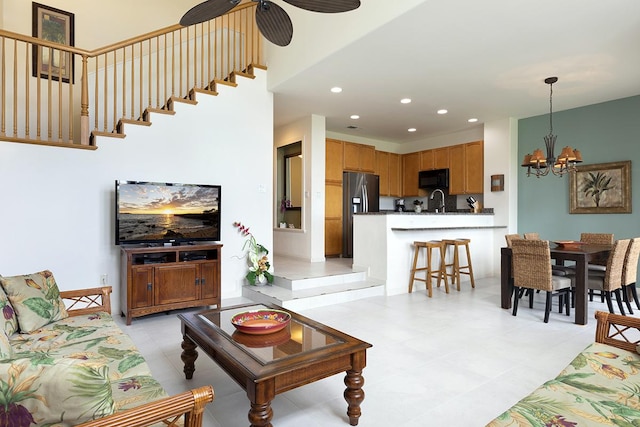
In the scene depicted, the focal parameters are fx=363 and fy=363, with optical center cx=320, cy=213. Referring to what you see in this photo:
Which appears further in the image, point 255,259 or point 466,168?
point 466,168

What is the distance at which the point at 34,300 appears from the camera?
2404 mm

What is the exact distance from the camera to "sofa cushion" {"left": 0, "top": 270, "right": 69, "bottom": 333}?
2307 millimetres

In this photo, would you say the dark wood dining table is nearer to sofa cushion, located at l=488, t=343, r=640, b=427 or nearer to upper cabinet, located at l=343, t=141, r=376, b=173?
sofa cushion, located at l=488, t=343, r=640, b=427

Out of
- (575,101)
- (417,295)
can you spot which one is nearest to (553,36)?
(575,101)

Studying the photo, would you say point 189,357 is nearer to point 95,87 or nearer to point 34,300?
point 34,300

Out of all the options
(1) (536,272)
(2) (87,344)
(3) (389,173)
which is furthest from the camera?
(3) (389,173)

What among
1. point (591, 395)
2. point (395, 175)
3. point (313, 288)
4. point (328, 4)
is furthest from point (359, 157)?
point (591, 395)

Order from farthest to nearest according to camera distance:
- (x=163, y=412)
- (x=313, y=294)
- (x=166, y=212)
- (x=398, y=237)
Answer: (x=398, y=237), (x=313, y=294), (x=166, y=212), (x=163, y=412)

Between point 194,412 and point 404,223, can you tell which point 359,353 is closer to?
point 194,412

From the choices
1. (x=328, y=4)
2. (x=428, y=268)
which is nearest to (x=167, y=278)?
(x=328, y=4)

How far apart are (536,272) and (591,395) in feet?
8.41

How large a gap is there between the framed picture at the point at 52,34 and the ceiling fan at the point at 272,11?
322 centimetres

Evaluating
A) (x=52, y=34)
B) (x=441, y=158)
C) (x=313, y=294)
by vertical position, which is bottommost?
(x=313, y=294)

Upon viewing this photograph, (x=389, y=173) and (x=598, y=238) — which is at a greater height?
(x=389, y=173)
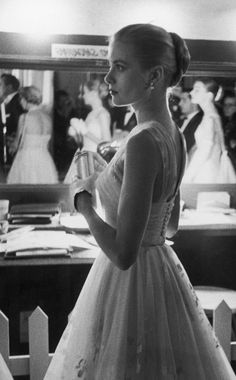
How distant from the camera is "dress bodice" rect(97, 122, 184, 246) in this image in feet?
3.59

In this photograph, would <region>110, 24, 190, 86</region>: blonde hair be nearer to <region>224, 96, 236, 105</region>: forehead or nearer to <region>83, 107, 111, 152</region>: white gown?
<region>83, 107, 111, 152</region>: white gown

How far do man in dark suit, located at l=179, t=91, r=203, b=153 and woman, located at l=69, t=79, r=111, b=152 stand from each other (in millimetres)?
430

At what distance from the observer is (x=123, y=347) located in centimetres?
114

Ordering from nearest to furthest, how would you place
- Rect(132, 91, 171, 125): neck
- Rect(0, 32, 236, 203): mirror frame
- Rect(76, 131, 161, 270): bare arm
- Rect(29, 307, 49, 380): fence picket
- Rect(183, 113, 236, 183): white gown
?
Rect(76, 131, 161, 270): bare arm < Rect(132, 91, 171, 125): neck < Rect(29, 307, 49, 380): fence picket < Rect(0, 32, 236, 203): mirror frame < Rect(183, 113, 236, 183): white gown

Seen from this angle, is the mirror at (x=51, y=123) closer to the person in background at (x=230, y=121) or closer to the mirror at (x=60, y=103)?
the mirror at (x=60, y=103)

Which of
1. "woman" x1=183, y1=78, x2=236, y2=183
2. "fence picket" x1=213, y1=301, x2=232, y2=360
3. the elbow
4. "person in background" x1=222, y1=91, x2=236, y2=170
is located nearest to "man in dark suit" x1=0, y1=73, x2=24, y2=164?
"woman" x1=183, y1=78, x2=236, y2=183

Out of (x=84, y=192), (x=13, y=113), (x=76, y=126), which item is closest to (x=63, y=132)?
(x=76, y=126)

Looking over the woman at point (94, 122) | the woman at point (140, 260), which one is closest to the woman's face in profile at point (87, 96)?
the woman at point (94, 122)

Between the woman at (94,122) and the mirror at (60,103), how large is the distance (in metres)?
0.03

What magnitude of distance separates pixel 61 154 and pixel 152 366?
1737mm

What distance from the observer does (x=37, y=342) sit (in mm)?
1756

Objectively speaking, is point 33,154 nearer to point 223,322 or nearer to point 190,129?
point 190,129

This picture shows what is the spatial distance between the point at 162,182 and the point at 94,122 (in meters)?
1.70

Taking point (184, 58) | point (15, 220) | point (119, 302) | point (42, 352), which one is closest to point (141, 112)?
point (184, 58)
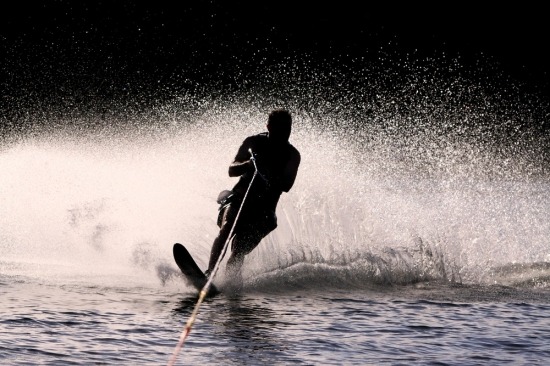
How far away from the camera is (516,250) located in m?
12.0

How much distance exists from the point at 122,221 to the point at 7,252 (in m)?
1.21

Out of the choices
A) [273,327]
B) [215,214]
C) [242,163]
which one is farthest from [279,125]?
[215,214]

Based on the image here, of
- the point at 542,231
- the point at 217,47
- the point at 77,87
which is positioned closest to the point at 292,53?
the point at 217,47

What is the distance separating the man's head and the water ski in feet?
4.26

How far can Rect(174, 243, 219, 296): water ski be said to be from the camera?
7.86 m

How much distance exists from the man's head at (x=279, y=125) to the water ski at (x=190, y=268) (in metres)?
1.30

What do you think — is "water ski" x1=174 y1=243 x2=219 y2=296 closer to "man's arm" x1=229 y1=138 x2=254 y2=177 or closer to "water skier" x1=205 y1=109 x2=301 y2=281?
"water skier" x1=205 y1=109 x2=301 y2=281

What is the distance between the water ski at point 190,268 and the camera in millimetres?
7855

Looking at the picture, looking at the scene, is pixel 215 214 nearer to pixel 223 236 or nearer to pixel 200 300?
pixel 223 236

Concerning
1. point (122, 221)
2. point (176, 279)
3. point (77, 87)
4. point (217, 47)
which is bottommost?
point (176, 279)

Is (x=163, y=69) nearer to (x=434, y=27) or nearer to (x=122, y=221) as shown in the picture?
(x=434, y=27)

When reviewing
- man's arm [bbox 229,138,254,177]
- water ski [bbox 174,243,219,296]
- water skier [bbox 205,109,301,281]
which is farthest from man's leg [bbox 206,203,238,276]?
water ski [bbox 174,243,219,296]

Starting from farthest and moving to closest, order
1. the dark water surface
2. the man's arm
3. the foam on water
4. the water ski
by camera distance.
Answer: the foam on water → the man's arm → the water ski → the dark water surface

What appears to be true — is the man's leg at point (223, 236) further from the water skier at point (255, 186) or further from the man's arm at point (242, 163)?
the man's arm at point (242, 163)
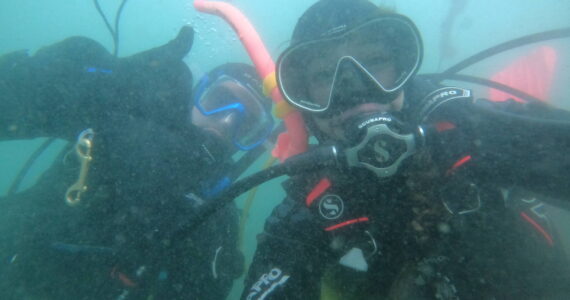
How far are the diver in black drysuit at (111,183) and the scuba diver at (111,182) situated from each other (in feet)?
0.04

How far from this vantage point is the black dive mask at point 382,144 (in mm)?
2226

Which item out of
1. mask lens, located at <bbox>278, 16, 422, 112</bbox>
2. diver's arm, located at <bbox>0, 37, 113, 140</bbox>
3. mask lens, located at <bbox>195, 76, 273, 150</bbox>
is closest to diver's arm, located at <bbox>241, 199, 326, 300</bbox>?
mask lens, located at <bbox>278, 16, 422, 112</bbox>

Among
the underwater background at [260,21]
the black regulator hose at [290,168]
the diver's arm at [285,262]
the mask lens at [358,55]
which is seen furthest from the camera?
the underwater background at [260,21]

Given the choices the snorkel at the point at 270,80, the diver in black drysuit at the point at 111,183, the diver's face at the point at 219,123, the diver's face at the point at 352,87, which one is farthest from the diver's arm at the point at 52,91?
the diver's face at the point at 352,87

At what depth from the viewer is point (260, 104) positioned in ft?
15.3

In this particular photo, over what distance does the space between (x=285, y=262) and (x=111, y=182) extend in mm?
2029

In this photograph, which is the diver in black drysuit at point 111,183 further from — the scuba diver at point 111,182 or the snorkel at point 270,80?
the snorkel at point 270,80

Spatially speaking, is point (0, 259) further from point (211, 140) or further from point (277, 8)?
point (277, 8)

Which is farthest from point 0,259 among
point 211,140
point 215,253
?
point 211,140

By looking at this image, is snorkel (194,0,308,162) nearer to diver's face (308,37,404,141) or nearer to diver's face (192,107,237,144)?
diver's face (308,37,404,141)

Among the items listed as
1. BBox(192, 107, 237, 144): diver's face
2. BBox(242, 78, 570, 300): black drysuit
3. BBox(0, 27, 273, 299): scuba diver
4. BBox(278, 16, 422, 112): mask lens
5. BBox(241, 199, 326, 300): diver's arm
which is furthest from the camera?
BBox(192, 107, 237, 144): diver's face

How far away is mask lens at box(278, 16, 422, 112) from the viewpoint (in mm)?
2975

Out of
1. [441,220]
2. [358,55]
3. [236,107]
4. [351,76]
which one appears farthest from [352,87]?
[236,107]

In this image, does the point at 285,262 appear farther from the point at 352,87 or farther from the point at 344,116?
the point at 352,87
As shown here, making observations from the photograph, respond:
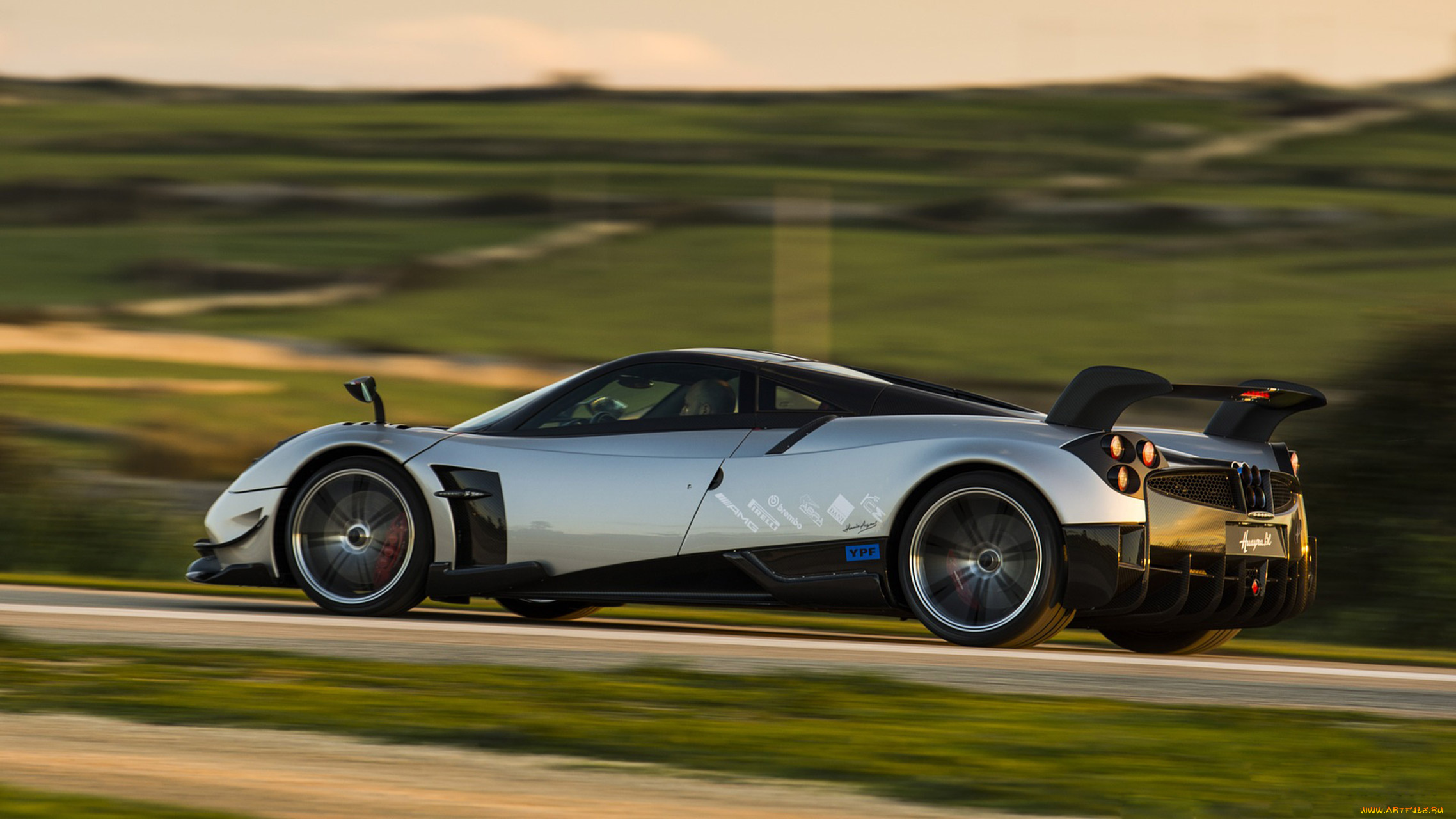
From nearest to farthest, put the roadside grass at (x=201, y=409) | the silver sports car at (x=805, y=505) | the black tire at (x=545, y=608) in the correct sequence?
1. the silver sports car at (x=805, y=505)
2. the black tire at (x=545, y=608)
3. the roadside grass at (x=201, y=409)

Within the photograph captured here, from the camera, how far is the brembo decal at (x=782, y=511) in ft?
24.0

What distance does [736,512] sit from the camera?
7.41 meters

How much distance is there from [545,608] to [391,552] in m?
1.15

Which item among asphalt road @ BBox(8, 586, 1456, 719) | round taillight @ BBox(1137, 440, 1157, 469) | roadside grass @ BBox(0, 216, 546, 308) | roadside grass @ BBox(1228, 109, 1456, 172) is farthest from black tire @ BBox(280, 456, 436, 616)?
roadside grass @ BBox(1228, 109, 1456, 172)

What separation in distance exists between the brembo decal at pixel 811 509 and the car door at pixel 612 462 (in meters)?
0.40

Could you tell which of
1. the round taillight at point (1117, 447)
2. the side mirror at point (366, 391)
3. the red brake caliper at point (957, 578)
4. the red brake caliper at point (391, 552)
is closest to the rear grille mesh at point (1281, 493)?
the round taillight at point (1117, 447)

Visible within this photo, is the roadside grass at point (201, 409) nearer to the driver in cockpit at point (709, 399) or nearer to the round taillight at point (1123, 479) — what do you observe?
the driver in cockpit at point (709, 399)

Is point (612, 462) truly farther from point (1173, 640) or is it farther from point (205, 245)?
point (205, 245)

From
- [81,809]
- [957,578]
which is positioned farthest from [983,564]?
[81,809]

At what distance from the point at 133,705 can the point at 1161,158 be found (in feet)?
130

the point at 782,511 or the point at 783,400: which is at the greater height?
the point at 783,400

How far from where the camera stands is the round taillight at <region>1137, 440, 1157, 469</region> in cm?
696

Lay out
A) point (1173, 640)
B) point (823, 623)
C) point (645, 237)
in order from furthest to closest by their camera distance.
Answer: point (645, 237), point (823, 623), point (1173, 640)

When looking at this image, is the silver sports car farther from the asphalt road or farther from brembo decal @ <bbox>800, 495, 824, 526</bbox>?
the asphalt road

▬▬▬▬▬▬

Reproduce the items word for word, from their beginning down to the line containing "2307 millimetres", and leave out any pictures.

In the scene depicted, the focal parameters are fx=363 and fy=363, with optical center cx=320, cy=213. Referring to what you see in this photo:
Which appears further in the image, point 255,259 or point 466,168?
point 466,168

What is the distance at which the point at 34,300 appears from the camera?
2404 mm

What is the exact distance from the camera to "sofa cushion" {"left": 0, "top": 270, "right": 69, "bottom": 333}?
2307 millimetres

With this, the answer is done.